Copy out, word for word, the lines below from the one containing "In the photograph, does" through the final line of the rows.

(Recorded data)
+===+
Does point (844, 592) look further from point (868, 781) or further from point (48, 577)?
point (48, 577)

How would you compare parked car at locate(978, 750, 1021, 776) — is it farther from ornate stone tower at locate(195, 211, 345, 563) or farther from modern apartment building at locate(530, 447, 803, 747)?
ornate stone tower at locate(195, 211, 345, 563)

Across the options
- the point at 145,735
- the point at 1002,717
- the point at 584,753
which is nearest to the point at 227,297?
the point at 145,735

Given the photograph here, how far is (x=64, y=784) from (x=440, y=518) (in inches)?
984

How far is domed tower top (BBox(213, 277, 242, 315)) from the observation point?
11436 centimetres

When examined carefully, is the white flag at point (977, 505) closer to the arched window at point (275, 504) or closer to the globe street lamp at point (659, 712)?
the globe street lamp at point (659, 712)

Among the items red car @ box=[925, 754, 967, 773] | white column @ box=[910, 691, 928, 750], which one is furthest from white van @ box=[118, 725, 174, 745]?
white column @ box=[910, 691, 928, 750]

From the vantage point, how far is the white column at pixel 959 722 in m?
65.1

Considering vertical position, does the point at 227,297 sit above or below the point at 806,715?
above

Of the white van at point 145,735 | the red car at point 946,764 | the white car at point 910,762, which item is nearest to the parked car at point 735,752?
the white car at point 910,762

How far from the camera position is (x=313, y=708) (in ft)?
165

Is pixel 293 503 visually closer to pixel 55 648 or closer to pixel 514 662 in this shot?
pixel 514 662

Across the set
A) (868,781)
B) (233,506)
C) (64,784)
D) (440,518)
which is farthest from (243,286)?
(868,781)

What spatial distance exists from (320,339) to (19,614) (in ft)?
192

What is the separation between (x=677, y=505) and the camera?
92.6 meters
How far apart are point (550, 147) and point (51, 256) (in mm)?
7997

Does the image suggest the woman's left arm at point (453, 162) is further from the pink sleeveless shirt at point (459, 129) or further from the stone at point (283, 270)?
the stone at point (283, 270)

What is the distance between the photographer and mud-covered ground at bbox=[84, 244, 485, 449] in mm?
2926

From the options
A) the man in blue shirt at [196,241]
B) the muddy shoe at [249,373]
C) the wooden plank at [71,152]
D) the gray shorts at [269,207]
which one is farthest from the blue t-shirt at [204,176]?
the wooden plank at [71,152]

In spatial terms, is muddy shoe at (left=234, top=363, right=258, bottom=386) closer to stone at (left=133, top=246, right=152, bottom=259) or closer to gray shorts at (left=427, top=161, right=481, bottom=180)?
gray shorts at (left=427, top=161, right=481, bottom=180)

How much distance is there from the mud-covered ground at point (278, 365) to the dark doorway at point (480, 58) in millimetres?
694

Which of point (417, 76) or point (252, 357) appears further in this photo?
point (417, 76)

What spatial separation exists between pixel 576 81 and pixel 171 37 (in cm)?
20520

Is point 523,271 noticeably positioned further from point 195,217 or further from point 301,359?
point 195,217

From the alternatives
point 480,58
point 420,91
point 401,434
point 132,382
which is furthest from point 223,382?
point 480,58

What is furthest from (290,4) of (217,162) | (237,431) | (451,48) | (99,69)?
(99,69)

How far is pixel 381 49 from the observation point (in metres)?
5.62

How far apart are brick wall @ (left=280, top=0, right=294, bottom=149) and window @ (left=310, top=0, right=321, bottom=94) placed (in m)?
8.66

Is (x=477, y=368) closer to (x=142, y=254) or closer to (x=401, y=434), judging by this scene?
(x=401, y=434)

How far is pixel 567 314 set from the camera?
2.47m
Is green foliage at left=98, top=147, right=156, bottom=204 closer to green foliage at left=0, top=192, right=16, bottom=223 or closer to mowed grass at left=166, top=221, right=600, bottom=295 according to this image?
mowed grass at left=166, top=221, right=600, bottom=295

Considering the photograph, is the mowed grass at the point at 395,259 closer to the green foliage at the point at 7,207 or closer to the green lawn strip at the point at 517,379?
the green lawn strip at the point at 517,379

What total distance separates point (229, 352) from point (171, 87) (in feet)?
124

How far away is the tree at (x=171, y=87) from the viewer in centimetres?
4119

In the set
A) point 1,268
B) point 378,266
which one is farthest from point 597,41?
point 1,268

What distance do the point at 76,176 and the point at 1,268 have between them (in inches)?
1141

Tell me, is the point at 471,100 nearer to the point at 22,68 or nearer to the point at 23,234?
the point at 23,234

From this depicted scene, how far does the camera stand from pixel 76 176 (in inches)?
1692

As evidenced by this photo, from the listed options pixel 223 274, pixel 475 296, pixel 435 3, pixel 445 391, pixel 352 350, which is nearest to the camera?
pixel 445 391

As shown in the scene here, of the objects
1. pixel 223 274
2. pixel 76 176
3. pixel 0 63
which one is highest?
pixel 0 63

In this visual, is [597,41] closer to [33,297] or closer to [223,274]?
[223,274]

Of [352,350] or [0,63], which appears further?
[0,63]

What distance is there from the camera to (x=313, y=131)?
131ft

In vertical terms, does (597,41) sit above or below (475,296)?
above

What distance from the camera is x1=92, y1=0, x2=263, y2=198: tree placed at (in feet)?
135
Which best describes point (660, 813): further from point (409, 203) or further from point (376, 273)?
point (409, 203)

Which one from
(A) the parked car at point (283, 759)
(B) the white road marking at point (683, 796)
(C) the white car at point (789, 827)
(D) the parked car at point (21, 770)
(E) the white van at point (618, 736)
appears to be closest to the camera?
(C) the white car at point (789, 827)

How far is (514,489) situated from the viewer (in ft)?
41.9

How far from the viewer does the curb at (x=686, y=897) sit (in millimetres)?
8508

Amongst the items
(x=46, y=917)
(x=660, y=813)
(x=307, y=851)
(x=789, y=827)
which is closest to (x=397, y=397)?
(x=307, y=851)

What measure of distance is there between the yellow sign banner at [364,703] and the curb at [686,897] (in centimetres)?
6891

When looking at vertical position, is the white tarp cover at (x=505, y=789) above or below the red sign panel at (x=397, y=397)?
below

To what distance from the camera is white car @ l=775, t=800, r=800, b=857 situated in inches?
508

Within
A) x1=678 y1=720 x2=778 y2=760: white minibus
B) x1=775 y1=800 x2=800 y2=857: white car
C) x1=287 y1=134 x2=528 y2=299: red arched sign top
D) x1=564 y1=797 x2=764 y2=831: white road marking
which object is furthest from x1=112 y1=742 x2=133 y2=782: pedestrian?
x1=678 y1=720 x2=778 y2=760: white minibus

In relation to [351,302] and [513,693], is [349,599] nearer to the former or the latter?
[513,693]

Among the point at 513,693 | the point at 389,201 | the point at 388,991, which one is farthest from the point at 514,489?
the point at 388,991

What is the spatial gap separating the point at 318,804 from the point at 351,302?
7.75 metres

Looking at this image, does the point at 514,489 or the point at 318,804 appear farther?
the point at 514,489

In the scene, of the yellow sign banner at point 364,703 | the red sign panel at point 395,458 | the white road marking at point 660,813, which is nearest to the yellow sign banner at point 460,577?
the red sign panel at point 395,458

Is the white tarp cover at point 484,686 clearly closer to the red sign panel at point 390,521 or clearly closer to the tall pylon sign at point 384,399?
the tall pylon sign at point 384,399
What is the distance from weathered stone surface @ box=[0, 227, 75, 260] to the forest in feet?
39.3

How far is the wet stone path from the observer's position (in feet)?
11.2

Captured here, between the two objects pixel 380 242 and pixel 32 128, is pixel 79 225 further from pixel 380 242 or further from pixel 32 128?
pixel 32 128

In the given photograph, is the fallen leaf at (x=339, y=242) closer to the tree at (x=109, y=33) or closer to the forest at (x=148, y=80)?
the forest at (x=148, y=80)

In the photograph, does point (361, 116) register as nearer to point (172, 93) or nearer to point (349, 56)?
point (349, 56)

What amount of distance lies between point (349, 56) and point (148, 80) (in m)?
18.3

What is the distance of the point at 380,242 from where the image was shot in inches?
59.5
+===+
_Response to the exercise_.
In the photograph, does point (361, 116) register as nearer to point (172, 93) or nearer to point (349, 56)?
point (349, 56)

What amount of distance lies between point (349, 56) and point (148, 80) (in m)?
18.3

What is the distance of the point at 380,242 from where the image was shot in inches?
59.5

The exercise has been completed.